** start of Input for this task **

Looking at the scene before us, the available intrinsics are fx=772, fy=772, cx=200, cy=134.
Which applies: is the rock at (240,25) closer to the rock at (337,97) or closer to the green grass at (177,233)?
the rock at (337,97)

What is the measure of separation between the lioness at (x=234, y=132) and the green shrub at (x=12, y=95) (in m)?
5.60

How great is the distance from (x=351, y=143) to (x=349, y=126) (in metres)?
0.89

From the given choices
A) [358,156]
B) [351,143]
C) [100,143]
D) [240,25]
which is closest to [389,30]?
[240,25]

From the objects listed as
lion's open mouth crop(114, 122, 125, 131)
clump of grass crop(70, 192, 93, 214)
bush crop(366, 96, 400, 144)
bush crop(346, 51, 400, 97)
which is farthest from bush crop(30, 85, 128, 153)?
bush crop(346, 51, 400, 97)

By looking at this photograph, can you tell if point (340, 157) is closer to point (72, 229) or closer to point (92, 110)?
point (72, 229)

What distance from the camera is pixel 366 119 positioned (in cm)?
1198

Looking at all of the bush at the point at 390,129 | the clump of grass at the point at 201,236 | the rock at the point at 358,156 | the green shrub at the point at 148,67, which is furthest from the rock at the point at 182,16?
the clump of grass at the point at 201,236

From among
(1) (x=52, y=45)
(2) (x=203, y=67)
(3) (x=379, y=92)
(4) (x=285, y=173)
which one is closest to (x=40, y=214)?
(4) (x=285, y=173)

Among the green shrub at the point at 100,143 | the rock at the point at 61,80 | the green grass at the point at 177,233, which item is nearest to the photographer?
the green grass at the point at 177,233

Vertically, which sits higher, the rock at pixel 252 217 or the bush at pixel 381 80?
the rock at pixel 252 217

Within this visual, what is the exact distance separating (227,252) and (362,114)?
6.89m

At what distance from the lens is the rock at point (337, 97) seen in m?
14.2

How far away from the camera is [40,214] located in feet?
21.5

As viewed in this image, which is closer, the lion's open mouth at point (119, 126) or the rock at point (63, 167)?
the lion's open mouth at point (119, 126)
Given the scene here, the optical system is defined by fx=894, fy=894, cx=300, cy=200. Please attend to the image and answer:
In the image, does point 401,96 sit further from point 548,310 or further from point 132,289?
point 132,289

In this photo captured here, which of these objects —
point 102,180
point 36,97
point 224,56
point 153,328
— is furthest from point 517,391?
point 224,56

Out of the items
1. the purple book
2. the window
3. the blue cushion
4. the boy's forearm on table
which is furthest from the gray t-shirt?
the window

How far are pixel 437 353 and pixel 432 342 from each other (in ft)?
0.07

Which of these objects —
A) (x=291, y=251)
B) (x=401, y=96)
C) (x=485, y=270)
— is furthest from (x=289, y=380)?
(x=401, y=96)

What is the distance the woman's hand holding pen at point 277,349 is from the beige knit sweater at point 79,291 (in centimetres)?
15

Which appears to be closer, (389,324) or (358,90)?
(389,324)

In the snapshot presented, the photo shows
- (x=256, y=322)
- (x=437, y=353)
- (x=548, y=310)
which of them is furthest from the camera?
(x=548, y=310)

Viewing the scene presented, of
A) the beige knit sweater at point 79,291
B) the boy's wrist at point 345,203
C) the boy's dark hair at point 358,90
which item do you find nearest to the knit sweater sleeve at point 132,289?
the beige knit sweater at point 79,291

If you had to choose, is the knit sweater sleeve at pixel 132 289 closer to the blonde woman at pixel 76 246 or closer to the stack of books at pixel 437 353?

** end of Input for this task **

Problem
Write every record out again, unaltered.

The answer
Looking at the scene before us, the available intrinsics are fx=772, fy=772, cx=200, cy=134.
Which applies: is the rock at (240,25) closer to the rock at (337,97) or closer to the green grass at (177,233)?
the rock at (337,97)

What is the measure of separation between the lioness at (x=234, y=132) and the green shrub at (x=12, y=95) (in m)?
5.60

How great is the distance from (x=351, y=143) to (x=349, y=126) (in metres)?
0.89

From the given choices
A) [358,156]
B) [351,143]
C) [100,143]
D) [240,25]
which is closest to [389,30]?
[240,25]

From the objects listed as
lion's open mouth crop(114, 122, 125, 131)
clump of grass crop(70, 192, 93, 214)
bush crop(366, 96, 400, 144)
bush crop(346, 51, 400, 97)
which is farthest from bush crop(30, 85, 128, 153)?
bush crop(346, 51, 400, 97)

By looking at this photograph, can you tell if point (340, 157) is closer to point (72, 229) or closer to point (92, 110)?
point (72, 229)

What distance from the camera is pixel 366 119 positioned (in cm)?
1198

Looking at all of the bush at the point at 390,129 | the clump of grass at the point at 201,236 | the rock at the point at 358,156 | the green shrub at the point at 148,67, which is furthest from the rock at the point at 182,16?
the clump of grass at the point at 201,236

From among
(1) (x=52, y=45)
(2) (x=203, y=67)
(3) (x=379, y=92)
(4) (x=285, y=173)
which one is closest to (x=40, y=214)?
(4) (x=285, y=173)

Among the green shrub at the point at 100,143 | the rock at the point at 61,80 | the green grass at the point at 177,233, which item is nearest to the photographer?
the green grass at the point at 177,233

Vertically, which sits higher, the rock at pixel 252 217 or the bush at pixel 381 80?
the rock at pixel 252 217

Within this visual, what is the exact distance separating (227,252) and (362,114)?
6.89m

At what distance from the lens is the rock at point (337, 97) seen in m?
14.2

How far away from the camera is [40,214] located in feet?
21.5

As viewed in this image, which is closer, the lion's open mouth at point (119, 126) or the rock at point (63, 167)?
the lion's open mouth at point (119, 126)
Given the scene here, the optical system is defined by fx=894, fy=894, cx=300, cy=200. Please attend to the image and answer:
In the image, does point 401,96 sit further from point 548,310 or further from point 132,289?
point 132,289

In this photo captured here, which of these objects —
point 102,180
point 36,97
point 224,56
point 153,328
— is furthest from point 517,391?
point 224,56

Out of the items
1. the purple book
2. the window
3. the blue cushion
4. the boy's forearm on table
which is furthest from the gray t-shirt?
the window

How far are pixel 437 353 and pixel 432 342 from each other (in ft)?
0.07

Which of these objects —
A) (x=291, y=251)
B) (x=401, y=96)
C) (x=485, y=270)
— is furthest from (x=289, y=380)?
(x=401, y=96)

What is the distance the woman's hand holding pen at point 277,349 is from the beige knit sweater at point 79,291 (in centimetres)?
15

Which appears to be closer, (389,324) or (358,90)?
(389,324)

In the snapshot presented, the photo shows
- (x=256, y=322)
- (x=437, y=353)
- (x=548, y=310)
which of them is furthest from the camera?
(x=548, y=310)

Viewing the scene presented, of
A) the beige knit sweater at point 79,291
B) the boy's wrist at point 345,203
C) the boy's dark hair at point 358,90
which item do you find nearest to the knit sweater sleeve at point 132,289?
the beige knit sweater at point 79,291

If you had to choose, is the knit sweater sleeve at pixel 132 289 closer to the blonde woman at pixel 76 246 or closer to the stack of books at pixel 437 353?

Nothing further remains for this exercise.